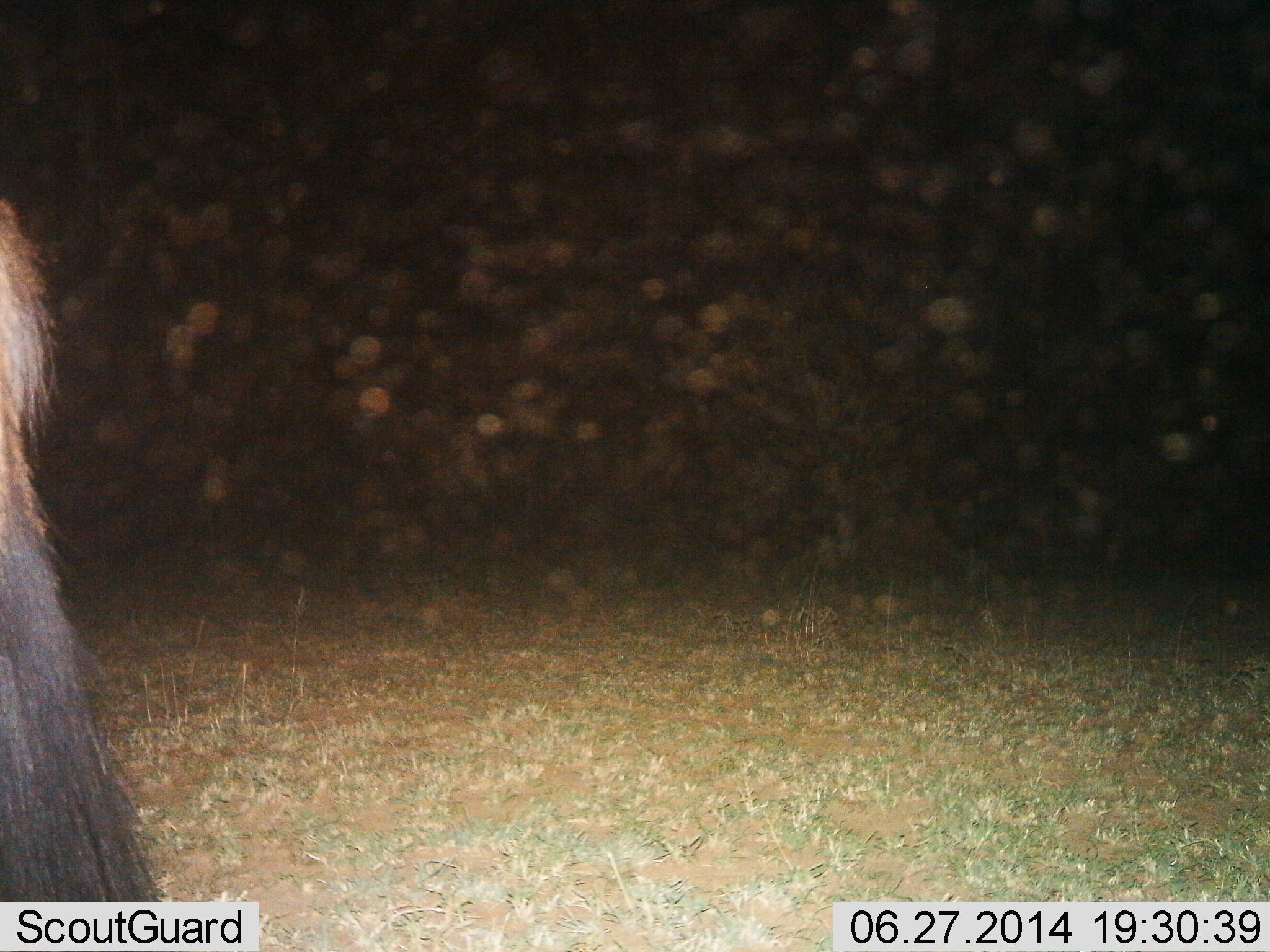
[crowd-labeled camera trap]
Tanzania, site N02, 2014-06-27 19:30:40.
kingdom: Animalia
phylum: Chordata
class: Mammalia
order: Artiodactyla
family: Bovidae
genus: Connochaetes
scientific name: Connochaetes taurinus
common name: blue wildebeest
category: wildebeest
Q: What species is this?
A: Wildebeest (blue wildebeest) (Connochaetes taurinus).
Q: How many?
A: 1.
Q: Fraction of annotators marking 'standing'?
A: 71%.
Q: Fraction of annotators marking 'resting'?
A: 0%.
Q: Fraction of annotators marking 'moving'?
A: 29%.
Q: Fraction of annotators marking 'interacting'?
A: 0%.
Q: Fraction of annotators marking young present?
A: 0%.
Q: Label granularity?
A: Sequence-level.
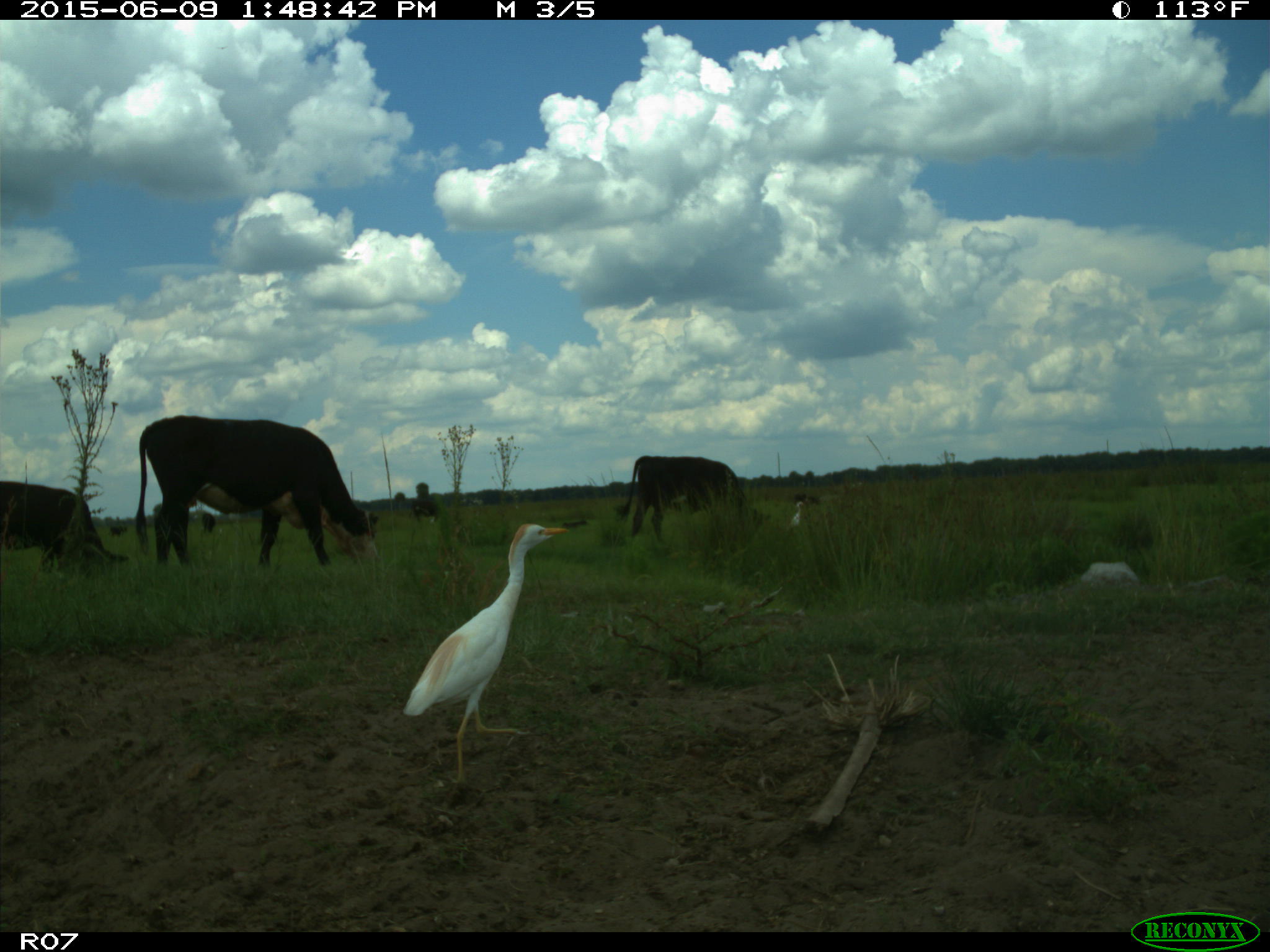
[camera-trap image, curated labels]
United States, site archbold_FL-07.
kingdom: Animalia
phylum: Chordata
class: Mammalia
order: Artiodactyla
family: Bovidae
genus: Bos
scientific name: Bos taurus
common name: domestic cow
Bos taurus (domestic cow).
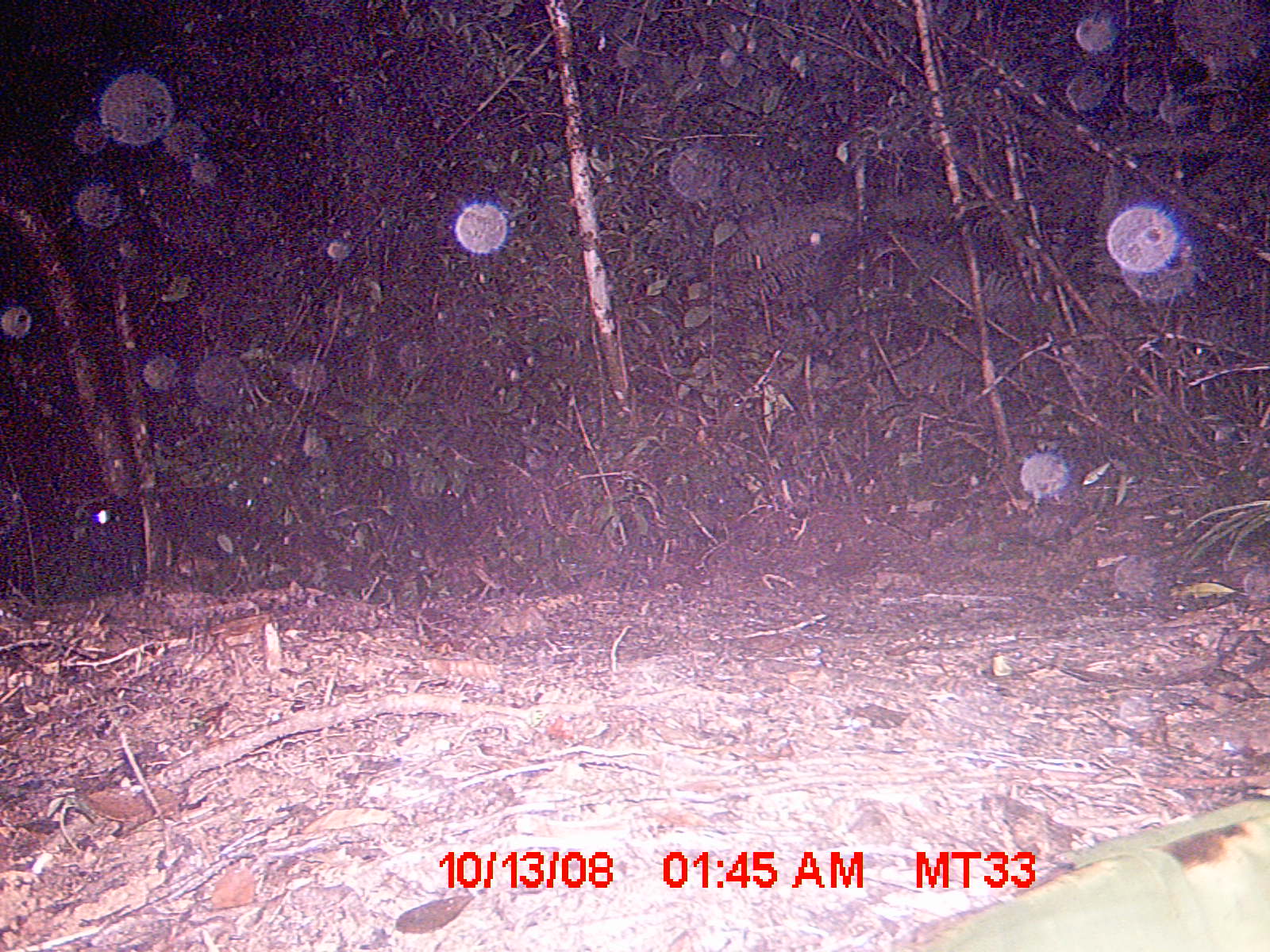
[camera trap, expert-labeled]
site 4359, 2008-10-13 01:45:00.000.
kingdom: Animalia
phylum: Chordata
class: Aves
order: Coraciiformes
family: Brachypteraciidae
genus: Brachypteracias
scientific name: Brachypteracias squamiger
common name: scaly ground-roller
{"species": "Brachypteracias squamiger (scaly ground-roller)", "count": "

==*==

Above are the entries; copy every line among them that contains the word "trap".

[crowd-labeled camera trap]
[camera-trap image, curated labels]
[camera trap, expert-labeled]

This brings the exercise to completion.